Feeding Art To Kids

About 10 years ago, the school where my son was attending received a grant to provide each student in the 5th grade class with a tablet computer. The idea was that I would use these tablets and lovable 5th graders as my guinea pigs to examine the use of tablets in the classroom and how tablets could be integrated into teaching art. It is hard to believe that just 10 years ago, we – educators and parents – were still grappling with the hows, whys and logistics of integrating technologies into the classroom.

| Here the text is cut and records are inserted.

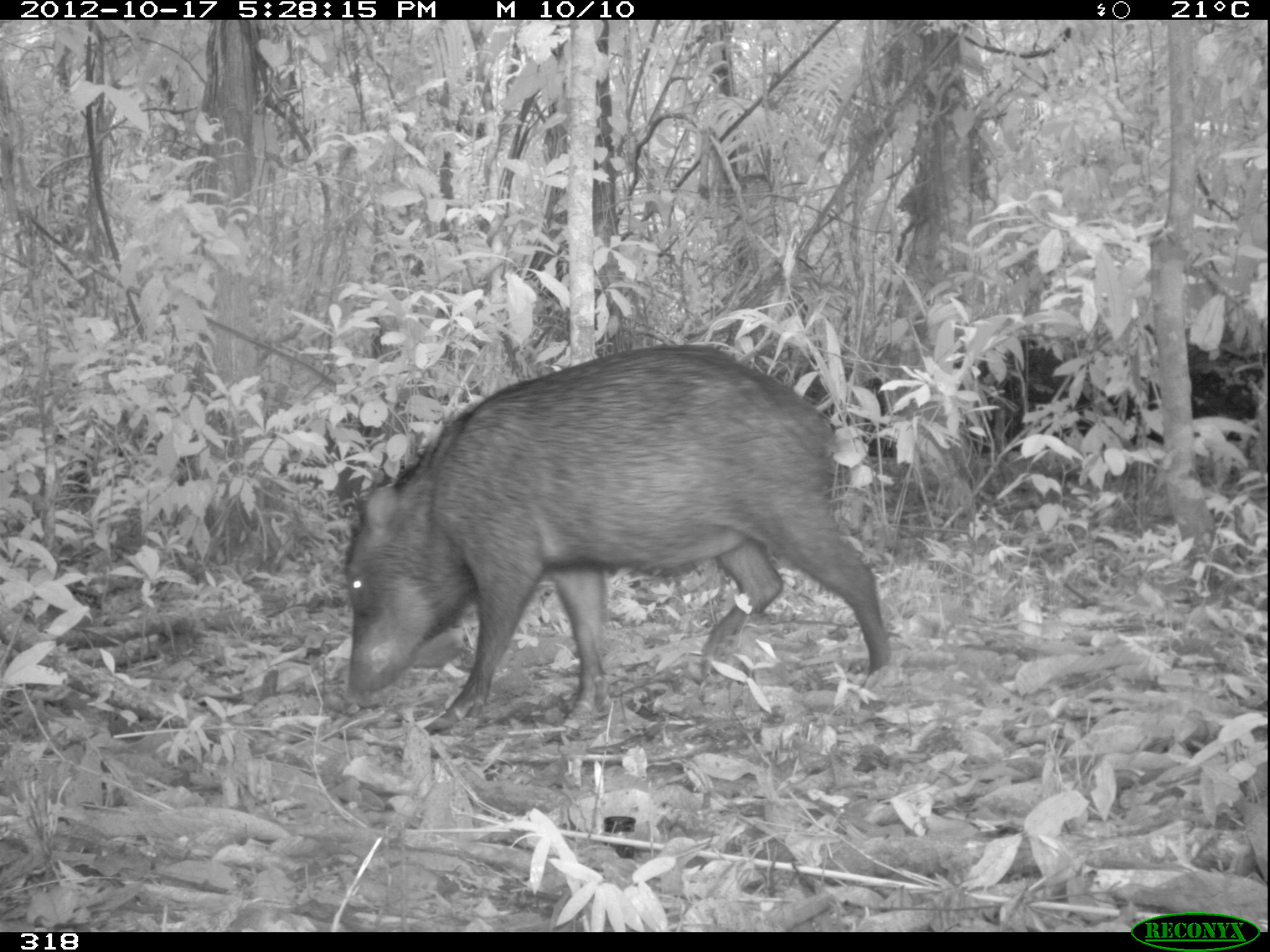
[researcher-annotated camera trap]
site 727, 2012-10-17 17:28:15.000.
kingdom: Animalia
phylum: Chordata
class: Mammalia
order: Artiodactyla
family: Tayassuidae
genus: Tayassu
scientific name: Tayassu pecari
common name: white-lipped peccary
Tayassu pecari (white-lipped peccary).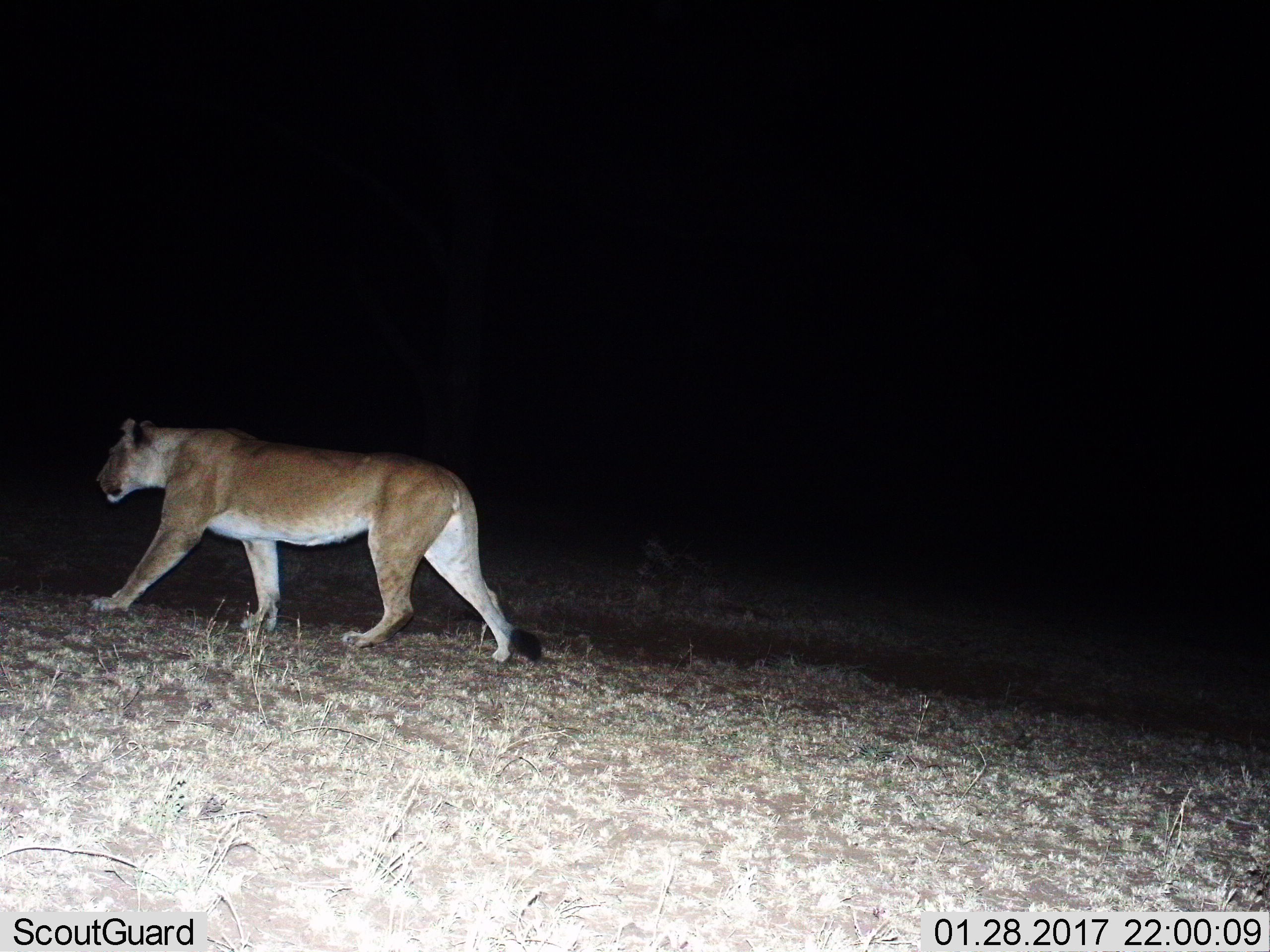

There are volumes of takeaways from that experience, but certainly one of the most profound was the level of complex thinking and application the kids were capable of. I was able to introduce 5th graders to concepts that I was teaching my college students, including semiotics. Semiotic theory is not normal 5th grade material, but stripping away the academic aspects and just focusing on what things mean in relation to other things, students were able to create projects and talk about juxtapositions in them.

Within the course of a year, students explored photography using the camera in the tablets to learn the rule of thirds. We then created basic down shooters where students were able to explore basic principles of animation such as kinetics and stretch and squish. The next project was to first create model dragons and then explore animating them. The course culminated in students working in small groups to write and animate their own short animated videos which also required them to learn basic video editing to assemble the individual scene. At the end-of-the-year students’ show, students set up their tablets to show off their work to parents.

Kids are able to digest and utilize much more complex concepts than I ever imagined. Unfortunately this experiment ran for only two years (until commitments no longer allowed me the time to devote to the project). My sincerest hope for the class was to empower students to take on projects and use technologies to express complex and personal ideas – and clearly they succeeded.